The original userbase quickly grew to 10,000 across all departments in the first few months, then 20,000 as employees were allowed to invite their coworkers without restriction and able to train each other virally due to its intuitive interface. The tools were then adapted on an individual basis for a multitude of horizontal use cases from legal to manufacturing.
'We didn’t impose a specific way of using it, and that allows people to experiment,' says Coureil. 'In IT we use it on a daily basis for running large RFPs and communications with vendors with the aid of huge video and presentation files. We can track versions and it simplifies things immensely. The executive team uses it as a file repository and for keeping minutes of meetings, and sales people can access their presentations or rehearse speeches in the cab on the way to meet clients.'
At present there are roughly 50,000 people using Box within all departments and market sectors of Schneider Electric— one of the largest implementations of the Box platform to date. As well as efficiently sharing content with customers, partners and suppliers, Schneider Electric has been able to overcome difficulties with internal communications.
'Now we can have secure repositories for things like our CEO’s monthly webcast to employees, and we can really send our messages across globally,' says Coureil. 'Plus we have integrated Box seamlessly with our internal social network, which is run on Tibbr. So it has helped us create a sense of community.'
Since Box’s partnership with enterprise social networking platform Tibbr, announced last October, users of the Tibbr social network can access and share Box content and exchange Tibbr comments through the same interface. Through this, the IT department at Schneider Electric have been able to field feedback from employees on different aspects of Box. When a new feature is introduced, employees are asked to fill in a satisfaction survey through the platform.

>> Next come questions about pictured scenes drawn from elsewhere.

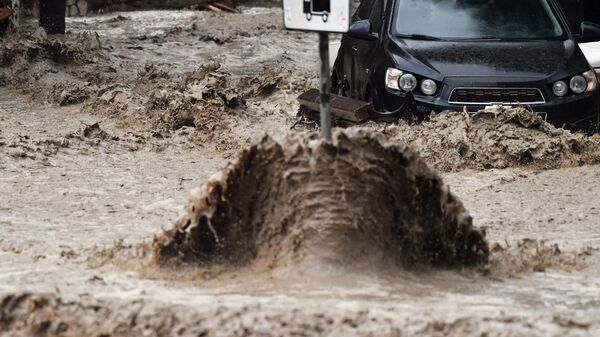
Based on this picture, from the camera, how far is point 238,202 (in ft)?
19.2

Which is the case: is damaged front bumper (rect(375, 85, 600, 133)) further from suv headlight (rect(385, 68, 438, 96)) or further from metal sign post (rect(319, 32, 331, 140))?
metal sign post (rect(319, 32, 331, 140))

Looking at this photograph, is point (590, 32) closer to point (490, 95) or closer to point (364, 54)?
point (490, 95)

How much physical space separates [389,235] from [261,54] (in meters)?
13.3

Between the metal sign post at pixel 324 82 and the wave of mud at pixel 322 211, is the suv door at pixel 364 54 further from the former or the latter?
the wave of mud at pixel 322 211

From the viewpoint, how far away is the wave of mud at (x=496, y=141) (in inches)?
386

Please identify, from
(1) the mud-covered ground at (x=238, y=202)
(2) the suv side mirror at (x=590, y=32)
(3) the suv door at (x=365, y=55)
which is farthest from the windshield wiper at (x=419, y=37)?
(2) the suv side mirror at (x=590, y=32)

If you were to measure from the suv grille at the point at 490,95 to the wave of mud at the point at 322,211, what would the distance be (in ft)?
13.9

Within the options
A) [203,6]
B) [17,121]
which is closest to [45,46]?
[17,121]

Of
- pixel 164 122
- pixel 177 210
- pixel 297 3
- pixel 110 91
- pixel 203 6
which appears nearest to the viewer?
pixel 297 3

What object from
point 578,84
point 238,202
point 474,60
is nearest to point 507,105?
point 474,60

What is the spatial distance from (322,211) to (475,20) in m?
5.75

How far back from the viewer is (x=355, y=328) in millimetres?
4648

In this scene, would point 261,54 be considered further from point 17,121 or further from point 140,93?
point 17,121

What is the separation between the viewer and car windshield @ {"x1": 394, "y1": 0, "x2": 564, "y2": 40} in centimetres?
1082
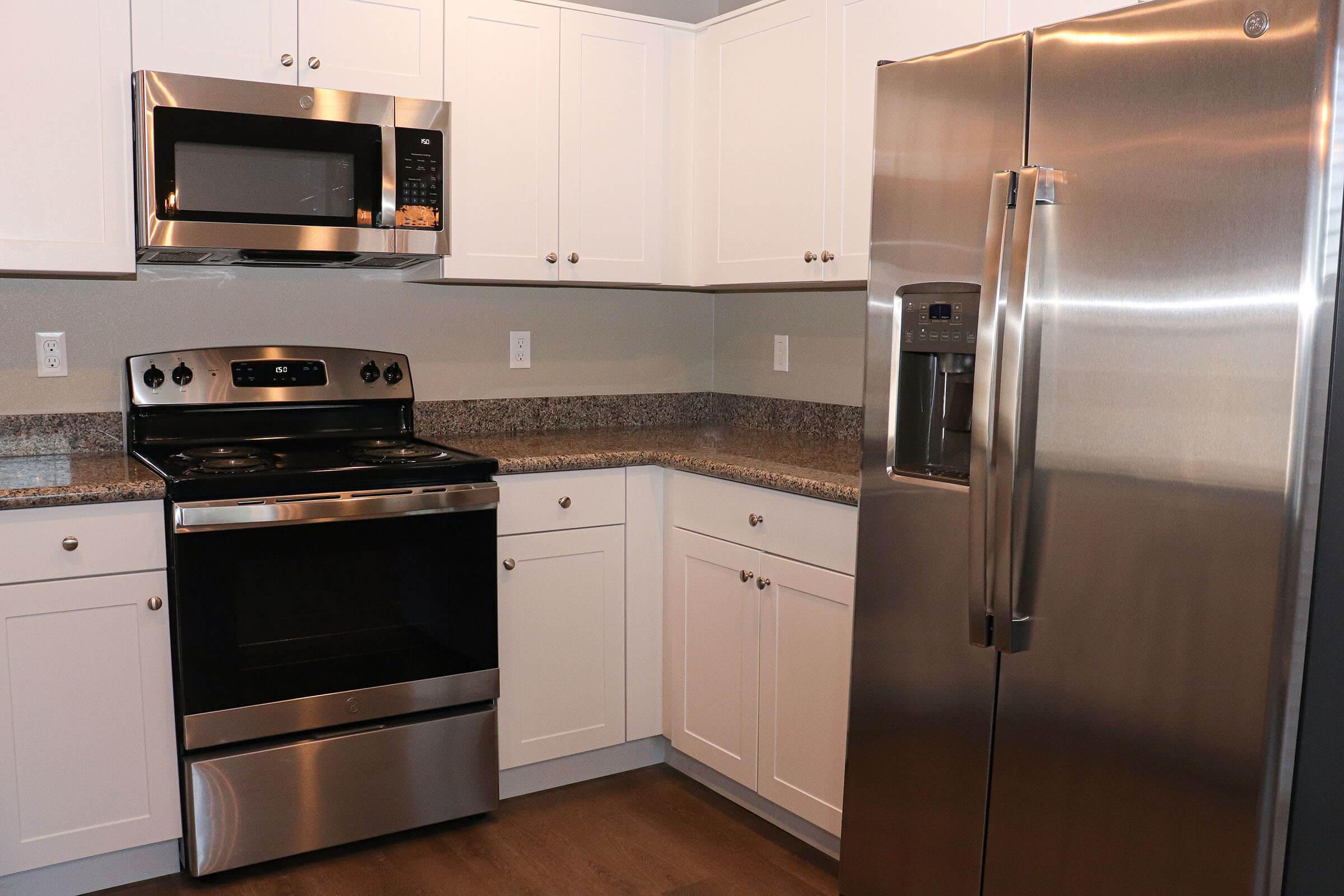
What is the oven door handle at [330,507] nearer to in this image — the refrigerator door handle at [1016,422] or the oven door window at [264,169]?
the oven door window at [264,169]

'The way we have measured the ultimate results of using Box has been primarily through employee feedback,' says Coureil. 'Users are overwhelmingly telling us that it is making them more productive.'
One limitation pointed out by employees, says Coureil, has been the lack of a document creation and editing feature within the platform itself. But Box is addressing this with the launch of BoxNotes, its answer to Google Docs, announced in September. With this, users will be able to edit documents, create annotations and view editions and notes by other users in real time. The functionality is currently in beta release.